His right eye twitched. “None of your business.”
Homeboy’s cap wasn’t set at a cocky angle or even the subtle in-the-know tilt that broadcast attitude. His shirt and pants still bore their original shop newness. Not the clean and cool look street punks often sported but an hour-off-the-store-shelf look most sought to erase as soon as they walked out the door with their purchase. If he was street, I was the Little Mermaid.
“Nice guy that I am, I want to believe you, but if you can’t give me a name, we’re going to have a hard time.”
“One last time—it’s none of your business.”
“But it is. You were talking to my daughter.”
“Fuck you,” he said, and turned away.
Bottom line was he was lurking in our hallway, near my door,
near my daughter.
For that alone I wanted him whipped and cowed. I wanted to give him plenty to think about before he set foot in our apartment block again.
“Not so fast.”
When I reached for him a second time, he pivoted on his left foot with the same elegant fluidity, then his right hand shot out at my throat. A martial arts move. Inches away from crushing my larynx, I batted the hand away with an arm sweep.
I followed with a punch to his chin. Once he committed to blocking it, I clubbed him on his blind side, a brutal street move he wouldn’t expect. Martial arts without street works on the mats, but in the real
world it can get you killed. Combine the two, however, and you owned a forceful edge if your instincts were good. Something my dad clued me in to when I began lessons in Tokyo.
The blow staggered him but his recovery was alarmingly swift. He countered with a foot-and-hand maneuver that wasn’t karate or judo and nearly lost me an eye.
I backed off. “Stay away from my house, scumbag.”
“You’re in over your head, asshole. Walk away now and I’ll let you live.”
My ears perked up. A faint foreign intonation edged his last remark. Not Chinese or Malay or the choppier Korean.
Japanese.
Which meant he was neither thief nor pedophile. He was in my building for
me.
My Japan connections ran deep—right up to last night’s crime scene.
“What do you want?” I said.
“I want you gone. Or mangled.”
“That’s not going to happen.”
I heard the rip of Velcro. The next moment metal glittered in his right hand.
A knife.
Alarm tripped down my spine and adrenaline flooded my system. I hate steel. It’s the favored weapon of sleaze. Homeboy’s blade was double-edged and serrated on one side, with custom-molded finger grooves on the handle that spoke of special fighting skills. A serrated edge does more than slice—it chews you up without mercy.
I dropped into a semicrouch, my limbs loose, my shoulders hunched, my eyes locked on the cutter.

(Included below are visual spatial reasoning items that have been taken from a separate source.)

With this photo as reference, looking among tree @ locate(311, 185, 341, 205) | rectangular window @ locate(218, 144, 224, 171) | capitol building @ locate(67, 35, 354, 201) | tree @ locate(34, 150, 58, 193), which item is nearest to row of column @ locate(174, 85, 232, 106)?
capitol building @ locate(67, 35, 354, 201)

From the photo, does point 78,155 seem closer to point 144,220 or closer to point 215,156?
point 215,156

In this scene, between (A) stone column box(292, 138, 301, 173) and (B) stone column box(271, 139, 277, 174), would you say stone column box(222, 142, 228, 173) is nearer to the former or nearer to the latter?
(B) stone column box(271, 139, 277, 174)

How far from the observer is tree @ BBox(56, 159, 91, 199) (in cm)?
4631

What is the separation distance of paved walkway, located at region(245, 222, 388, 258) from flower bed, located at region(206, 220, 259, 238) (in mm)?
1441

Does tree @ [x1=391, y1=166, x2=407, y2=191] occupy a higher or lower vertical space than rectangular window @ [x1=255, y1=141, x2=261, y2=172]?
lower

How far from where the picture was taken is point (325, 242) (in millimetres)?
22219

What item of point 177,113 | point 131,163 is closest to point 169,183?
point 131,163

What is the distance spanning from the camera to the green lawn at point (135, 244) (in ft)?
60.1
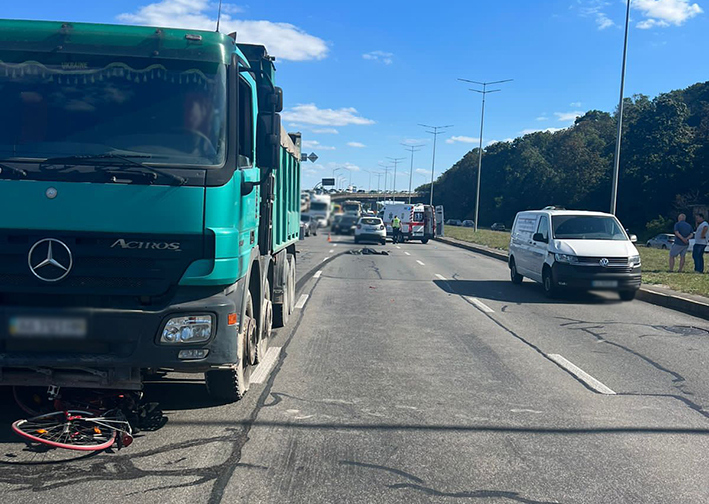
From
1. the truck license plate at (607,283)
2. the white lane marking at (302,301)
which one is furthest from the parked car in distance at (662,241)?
the white lane marking at (302,301)

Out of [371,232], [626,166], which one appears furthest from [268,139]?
[626,166]

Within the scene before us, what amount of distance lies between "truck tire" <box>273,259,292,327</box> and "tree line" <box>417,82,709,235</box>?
172 ft

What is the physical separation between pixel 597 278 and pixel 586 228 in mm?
1490

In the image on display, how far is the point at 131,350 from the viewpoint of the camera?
4.67 metres

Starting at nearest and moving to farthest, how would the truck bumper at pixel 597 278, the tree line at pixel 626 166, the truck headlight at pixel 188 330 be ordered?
the truck headlight at pixel 188 330 < the truck bumper at pixel 597 278 < the tree line at pixel 626 166

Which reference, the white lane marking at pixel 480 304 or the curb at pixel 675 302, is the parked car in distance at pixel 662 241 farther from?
the white lane marking at pixel 480 304

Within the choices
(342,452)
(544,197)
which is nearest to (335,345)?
(342,452)

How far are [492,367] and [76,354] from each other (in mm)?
4610

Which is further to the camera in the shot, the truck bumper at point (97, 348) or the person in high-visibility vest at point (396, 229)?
the person in high-visibility vest at point (396, 229)

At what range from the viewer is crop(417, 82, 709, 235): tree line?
58188 millimetres

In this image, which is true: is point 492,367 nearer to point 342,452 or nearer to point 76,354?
point 342,452

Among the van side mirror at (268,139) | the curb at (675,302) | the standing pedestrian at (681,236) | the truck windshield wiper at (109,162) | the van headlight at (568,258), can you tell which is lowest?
the curb at (675,302)

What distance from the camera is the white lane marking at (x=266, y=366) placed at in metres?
6.88

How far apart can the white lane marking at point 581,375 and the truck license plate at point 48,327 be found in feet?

Homeboy circled to his right and feigned a stab. Fear brushed the back of my neck. Master the fear, you might live. Discount it, you die fast. I’d seen it on the streets a dozen times.
I glided away from his feint, looping around in the opposite direction, watching the weapon and his feet.
My assailant’s lips twisted in a grin. “What’s the matter? Not so talkative now?”
Eyes glued to the metal, I ignored the taunt. Didn’t return the sneer. Didn’t toss back my own barb.
And that one act of single-minded concentration saved my life.
He was counting on an answer. Had I given into the temptation, I’d be dead.
Jenny’s China guy snapped his wrist as I circled away and the weapon flew from his right palm to his left and ended up far too close to where I was headed. I’d never seen the move before. Or anything like it. It was as if the knife itself were tracking me.
Homeboy’s execution was perfect. In one step, he was on me, the blade closer than it had any right to be. I twisted my upper body back and away from the sweep of the weapon, feeling the faint whisper of disturbed air under my chin, the steel tip millimeters from my throat.
His next thrust was an extension of the first, the glistening steel never slowing, the move brilliantly conceived. Flicking the weapon to his other hand had forced me to stop with a suddenness that threw me off balance and exposed my throat area, which could only be protected by whipping the upper half of my body away at the last second, as I’d done. But this left my lower limbs in an unprotected forward position, a target a blind man couldn’t miss.